Selected extract ▸
Utilize anti-DoS headers download strategy

Avoid permanently storing headers from a peer, unless the headers are part of a
chain with sufficiently high work. This prevents memory attacks using low-work
headers.

Designed and co-authored with Pieter Wuille.

1 files changed, 268 insertions, 0 deletions

diff --git a/src/headerssync.h b/src/headerssync.h
new file mode 100644
index 0000000000..b694407792
--- /dev/null
+++ b/src/headerssync.h
@@ -0,0 +1,268 @@
+// Copyright (c) 2022 The Bitcoin Core developers
+// Distributed under the MIT software license, see the accompanying
+// file COPYING or http://www.opensource.org/licenses/mit-license.php.
+
+#ifndef BITCOIN_HEADERSSYNC_H
+#define BITCOIN_HEADERSSYNC_H
+
+#include <arith_uint256.h>
+#include <chain.h>
+#include <consensus/params.h>
+#include <net.h> // For NodeId
+#include <primitives/block.h>
+#include <uint256.h>
+#include <util/bitdeque.h>
+#include <util/hasher.h>
+
+#include <deque>
+#include <vector>
+
+// A compressed CBlockHeader, which leaves out the prevhash
+struct CompressedHeader {
+    // header
+    int32_t nVersion{0};
+    uint256 hashMerkleRoot;
+    uint32_t nTime{0};
+    uint32_t nBits{0};
+    uint32_t nNonce{0};
+
+    CompressedHeader()
+    {
+        hashMerkleRoot.SetNull();
+    }
+
+    CompressedHeader(const CBlockHeader& header)

Listed entries ▸
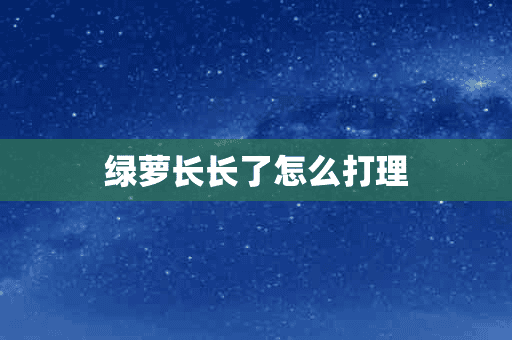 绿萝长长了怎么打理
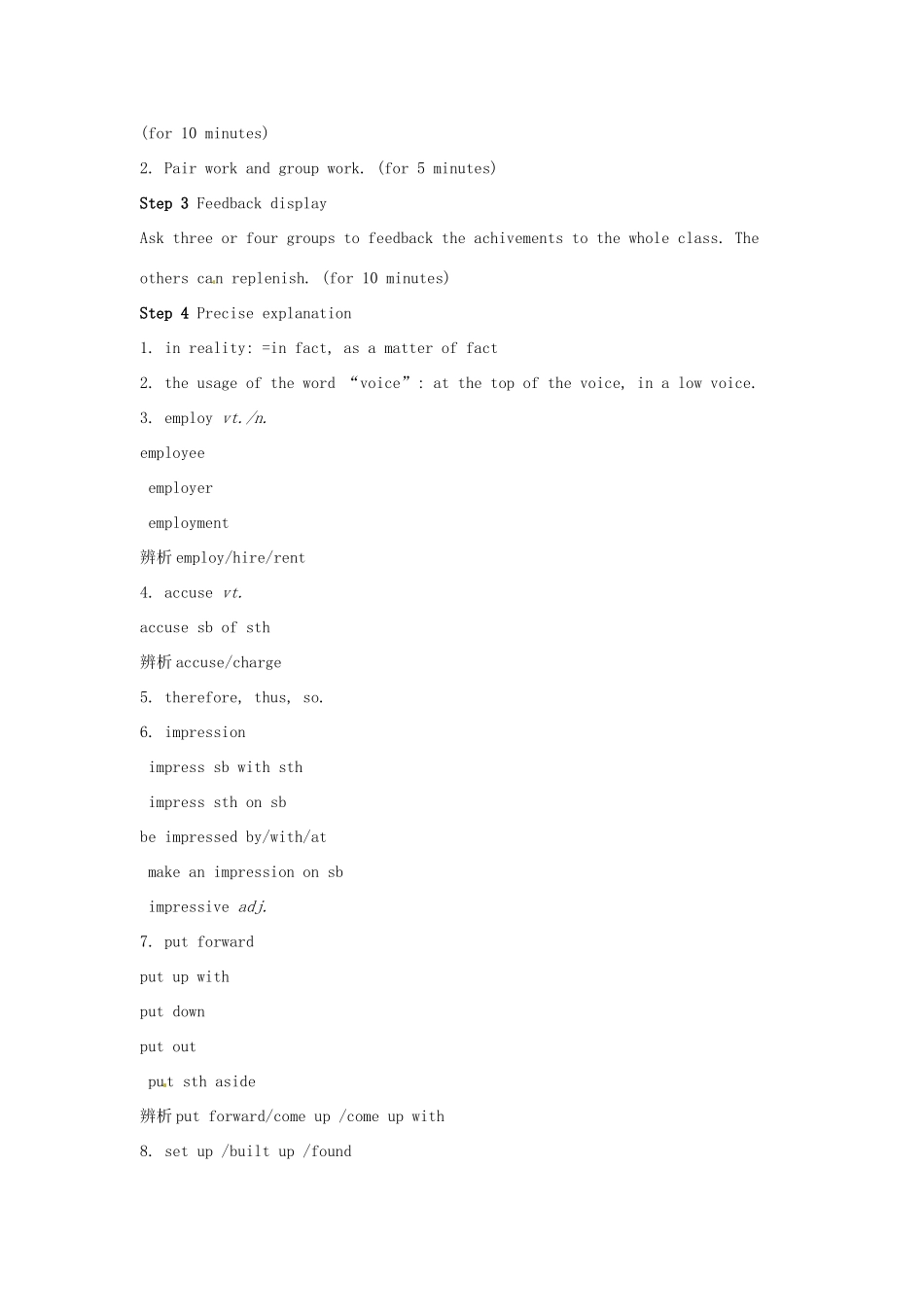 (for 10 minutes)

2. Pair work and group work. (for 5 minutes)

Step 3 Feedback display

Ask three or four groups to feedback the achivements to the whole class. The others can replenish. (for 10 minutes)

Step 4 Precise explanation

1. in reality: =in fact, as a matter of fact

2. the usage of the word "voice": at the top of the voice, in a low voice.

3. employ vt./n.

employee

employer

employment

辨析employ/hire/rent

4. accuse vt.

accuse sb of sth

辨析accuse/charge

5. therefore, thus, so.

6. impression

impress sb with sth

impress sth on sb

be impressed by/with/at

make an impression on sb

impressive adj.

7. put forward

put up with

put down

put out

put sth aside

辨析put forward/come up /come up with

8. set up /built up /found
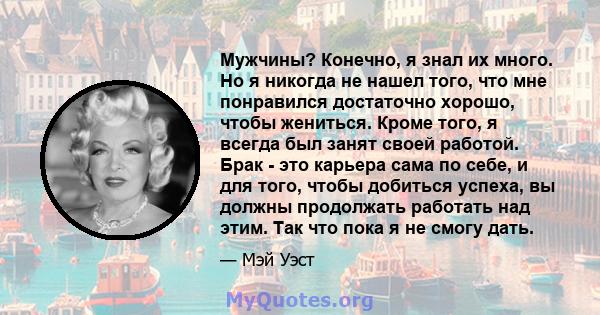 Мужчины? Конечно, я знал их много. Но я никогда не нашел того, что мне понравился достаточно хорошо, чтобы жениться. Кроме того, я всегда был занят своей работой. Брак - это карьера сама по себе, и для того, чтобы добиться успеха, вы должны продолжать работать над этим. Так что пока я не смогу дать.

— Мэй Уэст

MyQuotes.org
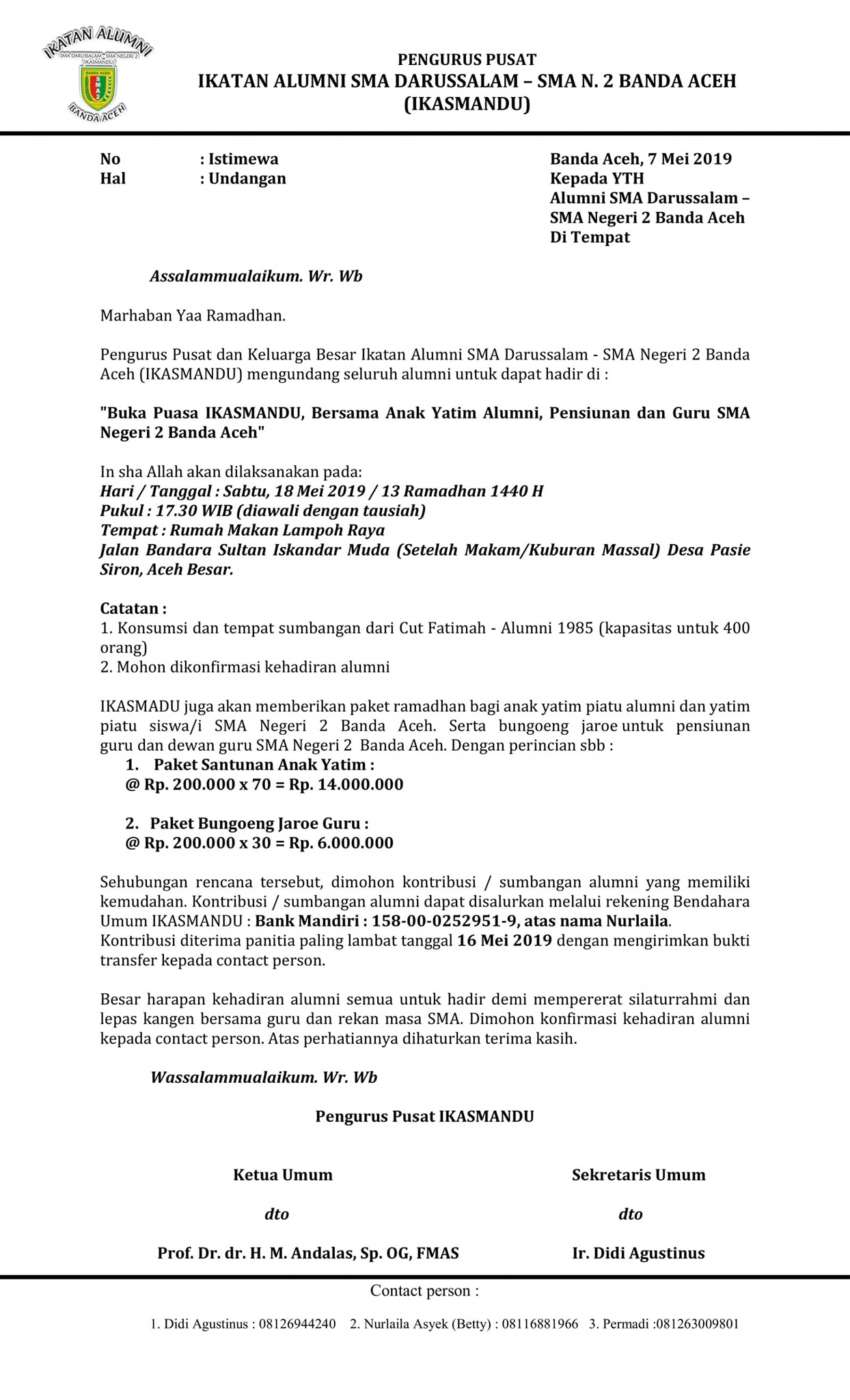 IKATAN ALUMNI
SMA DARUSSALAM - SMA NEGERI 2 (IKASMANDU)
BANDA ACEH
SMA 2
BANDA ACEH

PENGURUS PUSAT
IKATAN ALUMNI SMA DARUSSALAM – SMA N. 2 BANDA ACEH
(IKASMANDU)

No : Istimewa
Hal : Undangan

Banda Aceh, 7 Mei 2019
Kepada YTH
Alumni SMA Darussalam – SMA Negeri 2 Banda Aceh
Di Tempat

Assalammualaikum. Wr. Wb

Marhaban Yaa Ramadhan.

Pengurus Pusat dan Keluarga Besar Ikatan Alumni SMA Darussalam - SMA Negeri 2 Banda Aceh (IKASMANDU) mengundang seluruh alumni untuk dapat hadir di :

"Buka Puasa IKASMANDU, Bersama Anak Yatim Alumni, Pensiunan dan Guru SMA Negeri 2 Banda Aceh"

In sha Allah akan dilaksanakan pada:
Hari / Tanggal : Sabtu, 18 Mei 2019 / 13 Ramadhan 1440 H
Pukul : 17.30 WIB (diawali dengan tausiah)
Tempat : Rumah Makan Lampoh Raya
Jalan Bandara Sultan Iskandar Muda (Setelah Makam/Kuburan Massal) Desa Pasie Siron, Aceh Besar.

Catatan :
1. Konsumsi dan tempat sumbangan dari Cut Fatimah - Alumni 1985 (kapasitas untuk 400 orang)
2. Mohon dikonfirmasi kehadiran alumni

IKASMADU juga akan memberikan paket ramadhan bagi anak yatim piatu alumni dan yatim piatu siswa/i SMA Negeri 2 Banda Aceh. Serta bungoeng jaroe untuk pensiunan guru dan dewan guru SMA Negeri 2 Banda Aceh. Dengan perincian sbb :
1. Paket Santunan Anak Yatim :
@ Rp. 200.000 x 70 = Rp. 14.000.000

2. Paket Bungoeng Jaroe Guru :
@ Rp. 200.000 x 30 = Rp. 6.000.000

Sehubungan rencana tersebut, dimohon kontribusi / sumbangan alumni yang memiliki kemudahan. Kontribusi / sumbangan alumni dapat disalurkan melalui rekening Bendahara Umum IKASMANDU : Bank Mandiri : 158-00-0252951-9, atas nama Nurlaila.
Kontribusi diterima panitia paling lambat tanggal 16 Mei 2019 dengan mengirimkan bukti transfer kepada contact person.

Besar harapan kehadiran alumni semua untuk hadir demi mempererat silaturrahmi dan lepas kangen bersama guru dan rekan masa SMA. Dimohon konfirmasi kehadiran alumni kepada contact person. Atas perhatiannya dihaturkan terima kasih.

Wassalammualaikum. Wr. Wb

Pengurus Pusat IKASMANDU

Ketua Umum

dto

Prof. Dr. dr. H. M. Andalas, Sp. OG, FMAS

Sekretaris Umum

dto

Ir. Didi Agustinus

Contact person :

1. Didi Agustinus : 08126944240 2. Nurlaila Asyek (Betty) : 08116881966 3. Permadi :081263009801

Work to be completed ▸
In the headers-sync commit text above, shorten the paragraph beginning "Avoid permanently storing headers" to a single sentence that keeps its main facts.

Answer for the task ▸
Store a peer's headers permanently only if they belong to a chain with sufficiently high work, which prevents memory attacks that use low-work headers.